Utilities (puxle.utils)¶
Utility functions for bitpacking, image rendering, and visualization.
Utility functions and constants for PuXle puzzles.
This module provides helper functions, annotations, and common utilities used across puzzle implementations.
Bitpacking & Visualization¶
PuXle utilities.
Bitpacking note: - to_uint8 / from_uint8 and the variable-bit helpers are legacy utilities kept for
backwards compatibility and generic packing needs.
For in-memory bitpacked puzzle states, prefer xtructure’s built-in support: FieldDescriptor.packed_tensor(…) + <field>_unpacked + set_unpacked(…), or aggregate bitpacking via bits=… on primitive leaves with .packed / .unpacked views.
- puxle.utils.util.to_uint8(input, active_bits=1)[source]¶
Efficiently pack arrays into uint8 format with support for 1-8 bits per value. Now supports all bit widths (1-8) efficiently, including 3,5,6,7 bits, using only uint32 accumulators.
- Return type:
Array- Parameters:
input (chex.Array)
active_bits (int)
- puxle.utils.util.from_uint8(packed_bytes, target_shape, active_bits=1)[source]¶
Efficiently unpack uint8 array back to original format. Now supports all bit widths (1-8) efficiently, including 3,5,6,7 bits, using only uint32 accumulators.

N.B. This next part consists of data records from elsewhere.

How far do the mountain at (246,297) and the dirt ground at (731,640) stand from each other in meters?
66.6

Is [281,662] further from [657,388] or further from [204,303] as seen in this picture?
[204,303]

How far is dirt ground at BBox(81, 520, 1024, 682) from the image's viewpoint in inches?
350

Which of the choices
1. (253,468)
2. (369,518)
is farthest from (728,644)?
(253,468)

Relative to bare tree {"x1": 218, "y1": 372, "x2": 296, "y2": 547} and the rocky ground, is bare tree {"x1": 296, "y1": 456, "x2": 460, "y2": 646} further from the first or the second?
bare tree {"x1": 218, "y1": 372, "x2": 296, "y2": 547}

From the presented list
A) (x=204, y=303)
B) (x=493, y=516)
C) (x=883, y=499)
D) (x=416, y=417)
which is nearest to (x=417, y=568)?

- puxle.utils.util.pack_variable_bits(values_and_bits)[source]¶
Pack multiple arrays with different bit requirements into a single uint8 array.
- Parameters:
values_and_bits (
list[tuple[Array,int]]) – List of (values_array, bits_per_value) tuples- Return type:
Array- Returns:
Packed uint8 array with metadata for unpacking
Example
# Pack different data types together efficiently bool_array = jnp.array([True, False, True]) # 1 bit each nibble_array = jnp.array([3, 7, 1]) # 4 bits each byte_array = jnp.array([255, 128]) # 8 bits each
- packed = pack_variable_bits([
(bool_array, 1), (nibble_array, 4), (byte_array, 8)
])
- puxle.utils.util.unpack_variable_bits(packed_data, target_shapes)[source]¶
Unpack variable bit data back to original arrays.